EXERCISE – Transcribe all of the following entries word for word, omitting the pictures from your transcription.
━━ SUPPLIED DATA
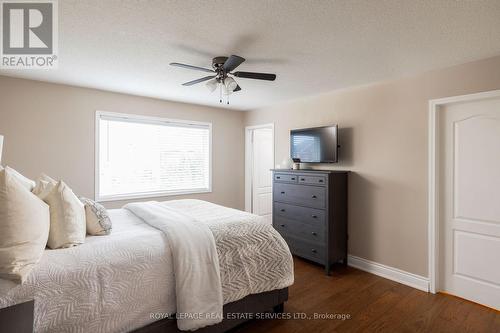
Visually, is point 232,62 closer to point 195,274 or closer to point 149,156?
point 195,274

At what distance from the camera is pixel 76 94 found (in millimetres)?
3453

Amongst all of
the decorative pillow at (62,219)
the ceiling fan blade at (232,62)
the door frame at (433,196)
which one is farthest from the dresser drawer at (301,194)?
the decorative pillow at (62,219)

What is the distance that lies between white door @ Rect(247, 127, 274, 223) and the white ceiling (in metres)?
2.15

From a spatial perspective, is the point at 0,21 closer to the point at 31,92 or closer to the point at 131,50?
the point at 131,50

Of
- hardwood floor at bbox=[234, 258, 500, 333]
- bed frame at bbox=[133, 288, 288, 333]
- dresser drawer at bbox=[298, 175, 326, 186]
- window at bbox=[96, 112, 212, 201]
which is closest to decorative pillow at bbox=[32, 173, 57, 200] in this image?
bed frame at bbox=[133, 288, 288, 333]

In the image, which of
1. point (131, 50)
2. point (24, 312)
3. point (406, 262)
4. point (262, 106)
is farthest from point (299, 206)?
point (24, 312)

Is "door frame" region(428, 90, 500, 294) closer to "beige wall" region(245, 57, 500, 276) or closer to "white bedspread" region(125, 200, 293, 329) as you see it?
"beige wall" region(245, 57, 500, 276)

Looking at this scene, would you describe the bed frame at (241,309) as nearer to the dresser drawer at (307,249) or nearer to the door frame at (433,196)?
the dresser drawer at (307,249)

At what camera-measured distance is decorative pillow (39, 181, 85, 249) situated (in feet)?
5.29

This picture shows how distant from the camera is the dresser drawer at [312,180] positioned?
3.21 meters

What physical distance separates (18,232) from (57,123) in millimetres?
2589

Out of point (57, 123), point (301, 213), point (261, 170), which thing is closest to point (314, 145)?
point (301, 213)

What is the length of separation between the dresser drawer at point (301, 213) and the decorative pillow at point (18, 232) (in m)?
2.74

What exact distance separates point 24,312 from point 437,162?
3524mm
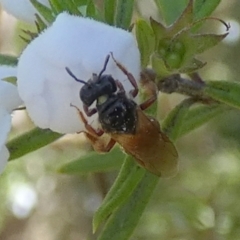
━━━━
WRITTEN ANSWER –
Visually, is point 232,62 closer to point 195,274 or closer to point 149,156?
point 195,274

At what distance from the camera is pixel 76 94 found (in millimetres)?
3453

Amongst all of
the decorative pillow at (62,219)
the ceiling fan blade at (232,62)
the door frame at (433,196)
which one is farthest from the dresser drawer at (301,194)?
the decorative pillow at (62,219)

What is the distance that lies between white door @ Rect(247, 127, 274, 223) and the white ceiling (in metres)?
2.15

From a spatial perspective, is the point at 0,21 closer to the point at 31,92 or closer to the point at 131,50?
the point at 131,50

Of
- hardwood floor at bbox=[234, 258, 500, 333]
- bed frame at bbox=[133, 288, 288, 333]
- dresser drawer at bbox=[298, 175, 326, 186]
- window at bbox=[96, 112, 212, 201]
which is closest to decorative pillow at bbox=[32, 173, 57, 200] in this image?
bed frame at bbox=[133, 288, 288, 333]

In the image, which of
1. point (131, 50)
2. point (24, 312)
3. point (406, 262)
4. point (262, 106)
is farthest from point (299, 206)?
point (24, 312)

Is "door frame" region(428, 90, 500, 294) closer to "beige wall" region(245, 57, 500, 276) or closer to "white bedspread" region(125, 200, 293, 329) as you see it?
"beige wall" region(245, 57, 500, 276)

Looking at this scene, would you describe the bed frame at (241,309) as nearer to the dresser drawer at (307,249) or nearer to the door frame at (433,196)?
the dresser drawer at (307,249)

At what camera-measured distance is decorative pillow (39, 181, 85, 249) situated (in feet)?
5.29

This picture shows how distant from the camera is the dresser drawer at [312,180] positioned?
3.21 meters

What physical distance separates (18,232) from (57,123) in millimetres?
2589

Out of point (57, 123), point (301, 213), point (261, 170), which thing is closest to point (314, 145)?
point (301, 213)

What is the length of separation between the dresser drawer at point (301, 213) and the decorative pillow at point (18, 232) (in m)?
2.74

What exact distance separates point 24,312 from point 437,162?
3524mm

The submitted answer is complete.